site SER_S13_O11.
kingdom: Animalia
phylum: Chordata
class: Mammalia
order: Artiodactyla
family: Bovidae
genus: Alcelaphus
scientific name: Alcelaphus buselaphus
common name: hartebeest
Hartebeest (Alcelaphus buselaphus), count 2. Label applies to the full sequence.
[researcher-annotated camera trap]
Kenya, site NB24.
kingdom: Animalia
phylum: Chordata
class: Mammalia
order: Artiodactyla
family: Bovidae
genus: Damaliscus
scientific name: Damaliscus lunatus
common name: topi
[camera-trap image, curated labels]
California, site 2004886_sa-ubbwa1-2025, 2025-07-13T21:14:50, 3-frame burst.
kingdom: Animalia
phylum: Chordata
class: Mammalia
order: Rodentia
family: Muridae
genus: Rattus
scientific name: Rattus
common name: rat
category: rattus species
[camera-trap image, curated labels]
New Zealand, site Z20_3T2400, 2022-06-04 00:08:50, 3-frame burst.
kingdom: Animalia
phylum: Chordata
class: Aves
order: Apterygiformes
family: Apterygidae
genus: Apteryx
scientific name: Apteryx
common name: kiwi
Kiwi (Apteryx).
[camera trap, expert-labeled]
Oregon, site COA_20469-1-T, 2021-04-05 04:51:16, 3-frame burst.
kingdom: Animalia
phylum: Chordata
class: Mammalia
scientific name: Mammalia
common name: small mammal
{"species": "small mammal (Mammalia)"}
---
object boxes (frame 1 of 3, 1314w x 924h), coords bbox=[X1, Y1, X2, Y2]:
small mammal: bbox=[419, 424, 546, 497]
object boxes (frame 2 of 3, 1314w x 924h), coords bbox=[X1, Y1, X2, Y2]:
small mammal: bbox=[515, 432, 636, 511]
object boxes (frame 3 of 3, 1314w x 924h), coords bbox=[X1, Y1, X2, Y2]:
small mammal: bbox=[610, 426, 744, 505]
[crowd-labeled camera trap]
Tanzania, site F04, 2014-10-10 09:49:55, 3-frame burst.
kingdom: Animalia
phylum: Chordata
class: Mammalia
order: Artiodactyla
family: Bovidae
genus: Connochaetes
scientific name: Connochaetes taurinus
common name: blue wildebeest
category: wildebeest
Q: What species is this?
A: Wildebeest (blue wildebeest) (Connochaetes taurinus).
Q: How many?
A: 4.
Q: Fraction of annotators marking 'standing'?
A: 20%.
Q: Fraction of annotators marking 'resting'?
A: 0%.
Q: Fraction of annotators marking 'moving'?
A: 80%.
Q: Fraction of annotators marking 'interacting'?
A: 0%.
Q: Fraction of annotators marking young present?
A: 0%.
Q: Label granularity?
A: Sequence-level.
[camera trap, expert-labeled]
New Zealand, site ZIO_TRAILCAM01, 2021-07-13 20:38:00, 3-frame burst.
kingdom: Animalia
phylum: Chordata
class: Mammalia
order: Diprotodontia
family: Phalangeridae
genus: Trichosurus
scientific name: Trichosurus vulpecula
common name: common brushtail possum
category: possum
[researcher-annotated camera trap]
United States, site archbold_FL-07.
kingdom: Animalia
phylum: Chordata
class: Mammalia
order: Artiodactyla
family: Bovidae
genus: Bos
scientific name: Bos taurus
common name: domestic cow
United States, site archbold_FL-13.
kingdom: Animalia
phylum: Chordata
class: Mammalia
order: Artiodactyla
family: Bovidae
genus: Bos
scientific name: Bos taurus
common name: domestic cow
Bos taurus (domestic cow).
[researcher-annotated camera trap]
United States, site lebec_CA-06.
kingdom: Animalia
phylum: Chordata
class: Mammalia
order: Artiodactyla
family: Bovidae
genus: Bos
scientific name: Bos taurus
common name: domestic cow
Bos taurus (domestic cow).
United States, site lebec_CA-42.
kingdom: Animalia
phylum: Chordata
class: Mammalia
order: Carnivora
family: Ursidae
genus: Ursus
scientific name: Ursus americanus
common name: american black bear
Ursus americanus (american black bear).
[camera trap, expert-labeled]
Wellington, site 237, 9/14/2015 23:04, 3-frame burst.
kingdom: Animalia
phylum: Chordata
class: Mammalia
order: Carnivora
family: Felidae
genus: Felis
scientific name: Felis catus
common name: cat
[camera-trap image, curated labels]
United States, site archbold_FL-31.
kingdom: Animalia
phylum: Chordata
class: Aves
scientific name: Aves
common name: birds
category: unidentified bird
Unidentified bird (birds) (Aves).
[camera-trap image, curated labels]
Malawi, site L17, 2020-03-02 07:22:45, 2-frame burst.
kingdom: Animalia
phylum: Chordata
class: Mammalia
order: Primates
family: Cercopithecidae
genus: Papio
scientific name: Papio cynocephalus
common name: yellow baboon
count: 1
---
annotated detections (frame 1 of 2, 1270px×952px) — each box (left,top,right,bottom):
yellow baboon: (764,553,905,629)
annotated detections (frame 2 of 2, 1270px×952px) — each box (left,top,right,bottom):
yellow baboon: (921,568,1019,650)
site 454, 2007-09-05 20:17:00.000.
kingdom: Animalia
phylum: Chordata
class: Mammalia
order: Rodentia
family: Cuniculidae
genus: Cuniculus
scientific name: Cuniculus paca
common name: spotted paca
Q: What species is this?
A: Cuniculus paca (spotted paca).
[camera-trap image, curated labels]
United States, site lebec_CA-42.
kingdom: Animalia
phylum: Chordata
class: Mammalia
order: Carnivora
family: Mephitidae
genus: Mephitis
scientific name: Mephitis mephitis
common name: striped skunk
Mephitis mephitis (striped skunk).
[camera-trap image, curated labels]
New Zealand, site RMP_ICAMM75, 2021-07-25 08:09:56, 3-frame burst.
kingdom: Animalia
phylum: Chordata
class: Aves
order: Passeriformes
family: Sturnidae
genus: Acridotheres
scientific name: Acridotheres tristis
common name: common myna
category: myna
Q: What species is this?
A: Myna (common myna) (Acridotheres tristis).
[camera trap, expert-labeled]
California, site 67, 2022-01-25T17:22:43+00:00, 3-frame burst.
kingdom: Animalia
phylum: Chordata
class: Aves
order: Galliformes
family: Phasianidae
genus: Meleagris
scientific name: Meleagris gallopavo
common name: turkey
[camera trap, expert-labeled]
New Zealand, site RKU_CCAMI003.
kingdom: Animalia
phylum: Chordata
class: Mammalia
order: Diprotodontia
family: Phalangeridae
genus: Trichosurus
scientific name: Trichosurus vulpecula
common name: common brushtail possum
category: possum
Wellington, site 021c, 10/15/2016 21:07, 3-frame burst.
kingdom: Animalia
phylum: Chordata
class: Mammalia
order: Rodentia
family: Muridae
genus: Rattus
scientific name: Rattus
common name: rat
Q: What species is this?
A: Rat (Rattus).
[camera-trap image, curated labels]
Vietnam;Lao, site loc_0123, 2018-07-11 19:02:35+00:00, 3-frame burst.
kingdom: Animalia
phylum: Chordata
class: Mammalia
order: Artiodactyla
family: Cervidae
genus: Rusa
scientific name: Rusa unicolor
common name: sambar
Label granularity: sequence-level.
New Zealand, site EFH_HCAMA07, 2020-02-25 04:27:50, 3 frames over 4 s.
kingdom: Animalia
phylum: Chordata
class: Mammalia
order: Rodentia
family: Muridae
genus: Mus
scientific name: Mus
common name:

--- --- ---

PROBLEM
Restate all of the data above. Match it word for word.

ANSWER FOR THE TASK
site SER_S13_O11.
kingdom: Animalia
phylum: Chordata
class: Mammalia
order: Artiodactyla
family: Bovidae
genus: Alcelaphus
scientific name: Alcelaphus buselaphus
common name: hartebeest
Hartebeest (Alcelaphus buselaphus), count 2. Label applies to the full sequence.
[researcher-annotated camera trap]
Kenya, site NB24.
kingdom: Animalia
phylum: Chordata
class: Mammalia
order: Artiodactyla
family: Bovidae
genus: Damaliscus
scientific name: Damaliscus lunatus
common name: topi
[camera-trap image, curated labels]
California, site 2004886_sa-ubbwa1-2025, 2025-07-13T21:14:50, 3-frame burst.
kingdom: Animalia
phylum: Chordata
class: Mammalia
order: Rodentia
family: Muridae
genus: Rattus
scientific name: Rattus
common name: rat
category: rattus species
[camera-trap image, curated labels]
New Zealand, site Z20_3T2400, 2022-06-04 00:08:50, 3-frame burst.
kingdom: Animalia
phylum: Chordata
class: Aves
order: Apterygiformes
family: Apterygidae
genus: Apteryx
scientific name: Apteryx
common name: kiwi
Kiwi (Apteryx).
[camera trap, expert-labeled]
Oregon, site COA_20469-1-T, 2021-04-05 04:51:16, 3-frame burst.
kingdom: Animalia
phylum: Chordata
class: Mammalia
scientific name: Mammalia
common name: small mammal
{"species": "small mammal (Mammalia)"}
---
object boxes (frame 1 of 3, 1314w x 924h), coords bbox=[X1, Y1, X2, Y2]:
small mammal: bbox=[419, 424, 546, 497]
object boxes (frame 2 of 3, 1314w x 924h), coords bbox=[X1, Y1, X2, Y2]:
small mammal: bbox=[515, 432, 636, 511]
object boxes (frame 3 of 3, 1314w x 924h), coords bbox=[X1, Y1, X2, Y2]:
small mammal: bbox=[610, 426, 744, 505]
[crowd-labeled camera trap]
Tanzania, site F04, 2014-10-10 09:49:55, 3-frame burst.
kingdom: Animalia
phylum: Chordata
class: Mammalia
order: Artiodactyla
family: Bovidae
genus: Connochaetes
scientific name: Connochaetes taurinus
common name: blue wildebeest
category: wildebeest
Q: What species is this?
A: Wildebeest (blue wildebeest) (Connochaetes taurinus).
Q: How many?
A: 4.
Q: Fraction of annotators marking 'standing'?
A: 20%.
Q: Fraction of annotators marking 'resting'?
A: 0%.
Q: Fraction of annotators marking 'moving'?
A: 80%.
Q: Fraction of annotators marking 'interacting'?
A: 0%.
Q: Fraction of annotators marking young present?
A: 0%.
Q: Label granularity?
A: Sequence-level.
[camera trap, expert-labeled]
New Zealand, site ZIO_TRAILCAM01, 2021-07-13 20:38:00, 3-frame burst.
kingdom: Animalia
phylum: Chordata
class: Mammalia
order: Diprotodontia
family: Phalangeridae
genus: Trichosurus
scientific name: Trichosurus vulpecula
common name: common brushtail possum
category: possum
[researcher-annotated camera trap]
United States, site archbold_FL-07.
kingdom: Animalia
phylum: Chordata
class: Mammalia
order: Artiodactyla
family: Bovidae
genus: Bos
scientific name: Bos taurus
common name: domestic cow
United States, site archbold_FL-13.
kingdom: Animalia
phylum: Chordata
class: Mammalia
order: Artiodactyla
family: Bovidae
genus: Bos
scientific name: Bos taurus
common name: domestic cow
Bos taurus (domestic cow).
[researcher-annotated camera trap]
United States, site lebec_CA-06.
kingdom: Animalia
phylum: Chordata
class: Mammalia
order: Artiodactyla
family: Bovidae
genus: Bos
scientific name: Bos taurus
common name: domestic cow
Bos taurus (domestic cow).
United States, site lebec_CA-42.
kingdom: Animalia
phylum: Chordata
class: Mammalia
order: Carnivora
family: Ursidae
genus: Ursus
scientific name: Ursus americanus
common name: american black bear
Ursus americanus (american black bear).
[camera trap, expert-labeled]
Wellington, site 237, 9/14/2015 23:04, 3-frame burst.
kingdom: Animalia
phylum: Chordata
class: Mammalia
order: Carnivora
family: Felidae
genus: Felis
scientific name: Felis catus
common name: cat
[camera-trap image, curated labels]
United States, site archbold_FL-31.
kingdom: Animalia
phylum: Chordata
class: Aves
scientific name: Aves
common name: birds
category: unidentified bird
Unidentified bird (birds) (Aves).
[camera-trap image, curated labels]
Malawi, site L17, 2020-03-02 07:22:45, 2-frame burst.
kingdom: Animalia
phylum: Chordata
class: Mammalia
order: Primates
family: Cercopithecidae
genus: Papio
scientific name: Papio cynocephalus
common name: yellow baboon
count: 1
---
annotated detections (frame 1 of 2, 1270px×952px) — each box (left,top,right,bottom):
yellow baboon: (764,553,905,629)
annotated detections (frame 2 of 2, 1270px×952px) — each box (left,top,right,bottom):
yellow baboon: (921,568,1019,650)
site 454, 2007-09-05 20:17:00.000.
kingdom: Animalia
phylum: Chordata
class: Mammalia
order: Rodentia
family: Cuniculidae
genus: Cuniculus
scientific name: Cuniculus paca
common name: spotted paca
Q: What species is this?
A: Cuniculus paca (spotted paca).
[camera-trap image, curated labels]
United States, site lebec_CA-42.
kingdom: Animalia
phylum: Chordata
class: Mammalia
order: Carnivora
family: Mephitidae
genus: Mephitis
scientific name: Mephitis mephitis
common name: striped skunk
Mephitis mephitis (striped skunk).
[camera-trap image, curated labels]
New Zealand, site RMP_ICAMM75, 2021-07-25 08:09:56, 3-frame burst.
kingdom: Animalia
phylum: Chordata
class: Aves
order: Passeriformes
family: Sturnidae
genus: Acridotheres
scientific name: Acridotheres tristis
common name: common myna
category: myna
Q: What species is this?
A: Myna (common myna) (Acridotheres tristis).
[camera trap, expert-labeled]
California, site 67, 2022-01-25T17:22:43+00:00, 3-frame burst.
kingdom: Animalia
phylum: Chordata
class: Aves
order: Galliformes
family: Phasianidae
genus: Meleagris
scientific name: Meleagris gallopavo
common name: turkey
[camera trap, expert-labeled]
New Zealand, site RKU_CCAMI003.
kingdom: Animalia
phylum: Chordata
class: Mammalia
order: Diprotodontia
family: Phalangeridae
genus: Trichosurus
scientific name: Trichosurus vulpecula
common name: common brushtail possum
category: possum
Wellington, site 021c, 10/15/2016 21:07, 3-frame burst.
kingdom: Animalia
phylum: Chordata
class: Mammalia
order: Rodentia
family: Muridae
genus: Rattus
scientific name: Rattus
common name: rat
Q: What species is this?
A: Rat (Rattus).
[camera-trap image, curated labels]
Vietnam;Lao, site loc_0123, 2018-07-11 19:02:35+00:00, 3-frame burst.
kingdom: Animalia
phylum: Chordata
class: Mammalia
order: Artiodactyla
family: Cervidae
genus: Rusa
scientific name: Rusa unicolor
common name: sambar
Label granularity: sequence-level.
New Zealand, site EFH_HCAMA07, 2020-02-25 04:27:50, 3 frames over 4 s.
kingdom: Animalia
phylum: Chordata
class: Mammalia
order: Rodentia
family: Muridae
genus: Mus
scientific name: Mus
common name:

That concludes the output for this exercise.